Fashion is in Season again in Berlin
Fashion really not important in Germany? The week at Fashion Week shows above all that the German fashion scene is more diverse than ever. If someone tells me they don’t like fashion, I say, ‘Put on a thong and a T-shirt, I love Hitler and we’ll see how much you care about what you wear.’ Designer Lucas Meyer-Leclere gets to the heart of what many people have on their minds these days: do Germans really care about fashion? Or is it just nobody? Want to think about how important what you wear is to you Meyer-Leclère talks about a sensory experience – “Clothes are usually the first thing that touches the skin in the morning.
Meyer-Leclere’s LML Studio label show also shows how fashion can touch people on many levels: at the Marienkirche, near Alexanderplatz, he made disappointing appearances in a church, gay men dressed in black leather or black shoes, plus a live concert.
Alexanderplatz was a very convenient location. One of the problems of this fashion week was that the stylists themselves organized their sites: the spaces were spread all over the city. Between Marzahn, Mitte, Charlottenburg and Oberschöneweide, it was not possible to go from one show to the next.
Jan Gritsfeld also showed his costumes at the former Oberschöneweide factory on the other side of town. His show drew a lot of attention last year: it started with a mermaid and ended with a white peace dress – as a Ukrainian designer, he couldn’t ignore the war that had just broken out like the others.
At that time he was connected from Kyiv; Now, a year later, he is in Berlin. His designs draw on his work over the past 10 years: from blue striped suits (as he jokingly calls the color) to mesh dresses and gold two-piece suits. But the clothes were strange.
The most emotional moment for him (and for the public) was when he ended up walking the runway several times alone, caressing passing models and exposing his torso to the cameras, with the inscription “Beauty is no reason to be prohibited”. Beauty is not a reason for deprivation, so what does he mean by that?
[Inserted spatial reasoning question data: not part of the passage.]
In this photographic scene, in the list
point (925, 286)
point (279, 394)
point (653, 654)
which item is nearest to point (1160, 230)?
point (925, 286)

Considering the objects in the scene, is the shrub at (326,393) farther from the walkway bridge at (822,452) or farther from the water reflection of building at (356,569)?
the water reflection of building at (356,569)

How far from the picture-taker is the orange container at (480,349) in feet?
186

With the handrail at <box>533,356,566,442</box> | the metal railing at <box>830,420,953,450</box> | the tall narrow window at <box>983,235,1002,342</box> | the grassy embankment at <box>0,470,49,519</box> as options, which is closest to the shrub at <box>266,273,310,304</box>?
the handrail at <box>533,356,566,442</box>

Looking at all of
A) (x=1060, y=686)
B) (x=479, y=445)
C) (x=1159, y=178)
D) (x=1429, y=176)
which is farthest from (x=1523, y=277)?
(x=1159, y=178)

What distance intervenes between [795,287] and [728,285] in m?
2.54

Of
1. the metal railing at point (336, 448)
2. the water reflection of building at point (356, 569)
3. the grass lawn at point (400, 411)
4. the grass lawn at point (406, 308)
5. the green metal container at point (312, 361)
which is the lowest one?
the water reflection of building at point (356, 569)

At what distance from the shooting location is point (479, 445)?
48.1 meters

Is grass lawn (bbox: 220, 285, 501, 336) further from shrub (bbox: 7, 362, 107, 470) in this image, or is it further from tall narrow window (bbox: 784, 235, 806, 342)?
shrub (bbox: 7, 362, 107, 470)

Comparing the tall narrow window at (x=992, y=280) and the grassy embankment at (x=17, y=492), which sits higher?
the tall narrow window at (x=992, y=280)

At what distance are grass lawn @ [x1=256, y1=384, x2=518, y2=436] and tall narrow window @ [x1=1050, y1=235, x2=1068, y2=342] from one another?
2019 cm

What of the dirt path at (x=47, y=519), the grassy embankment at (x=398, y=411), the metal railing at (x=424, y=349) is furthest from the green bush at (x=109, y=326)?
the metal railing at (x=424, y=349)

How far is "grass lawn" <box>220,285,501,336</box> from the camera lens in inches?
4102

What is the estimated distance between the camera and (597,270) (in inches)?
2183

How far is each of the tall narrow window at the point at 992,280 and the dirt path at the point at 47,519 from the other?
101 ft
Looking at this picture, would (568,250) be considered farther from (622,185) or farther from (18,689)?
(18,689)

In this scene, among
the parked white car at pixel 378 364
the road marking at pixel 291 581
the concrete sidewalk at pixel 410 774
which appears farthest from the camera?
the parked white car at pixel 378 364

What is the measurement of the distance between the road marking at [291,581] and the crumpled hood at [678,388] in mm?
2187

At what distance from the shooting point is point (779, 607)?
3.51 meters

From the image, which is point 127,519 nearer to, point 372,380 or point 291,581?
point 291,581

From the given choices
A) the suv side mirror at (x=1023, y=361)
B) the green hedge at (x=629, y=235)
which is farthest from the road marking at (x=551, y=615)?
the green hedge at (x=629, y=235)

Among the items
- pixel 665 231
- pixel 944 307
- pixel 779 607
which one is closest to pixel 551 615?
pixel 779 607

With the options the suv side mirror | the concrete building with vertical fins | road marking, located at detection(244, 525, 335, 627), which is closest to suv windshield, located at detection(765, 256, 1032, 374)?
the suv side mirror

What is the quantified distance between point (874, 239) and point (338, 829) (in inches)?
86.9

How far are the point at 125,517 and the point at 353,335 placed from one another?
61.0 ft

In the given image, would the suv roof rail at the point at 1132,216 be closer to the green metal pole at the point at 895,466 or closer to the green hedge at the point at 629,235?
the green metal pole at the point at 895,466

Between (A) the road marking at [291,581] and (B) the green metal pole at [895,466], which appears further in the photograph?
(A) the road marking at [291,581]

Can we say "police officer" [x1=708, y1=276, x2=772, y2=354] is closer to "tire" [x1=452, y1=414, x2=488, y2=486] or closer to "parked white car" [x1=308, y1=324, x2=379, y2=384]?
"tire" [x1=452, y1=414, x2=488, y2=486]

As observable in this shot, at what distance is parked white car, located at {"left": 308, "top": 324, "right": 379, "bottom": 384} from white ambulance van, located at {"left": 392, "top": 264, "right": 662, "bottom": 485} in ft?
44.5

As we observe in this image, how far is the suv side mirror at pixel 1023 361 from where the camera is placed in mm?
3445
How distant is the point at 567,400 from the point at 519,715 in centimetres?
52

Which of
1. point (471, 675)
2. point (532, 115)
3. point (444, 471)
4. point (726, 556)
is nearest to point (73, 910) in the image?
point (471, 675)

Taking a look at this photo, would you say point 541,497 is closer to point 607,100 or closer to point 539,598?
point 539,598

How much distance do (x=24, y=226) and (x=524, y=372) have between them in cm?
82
After the show, he said, “When such terrible things happen, people must come together in the power of love and leave their comfort zone.”
On the other hand, the week in Berlin produced fashion that, as cliché as it may seem, brought joy back to the runway: the debut of the Rianna + Nina brand was full of color and the joie de vivre, which the founders dubbed at the time . Group is also Kípos, Greek for garden. The capital’s fashion scene is as diverse as the shows in Berlin. This week has shown that impressively – with all its ups and downs.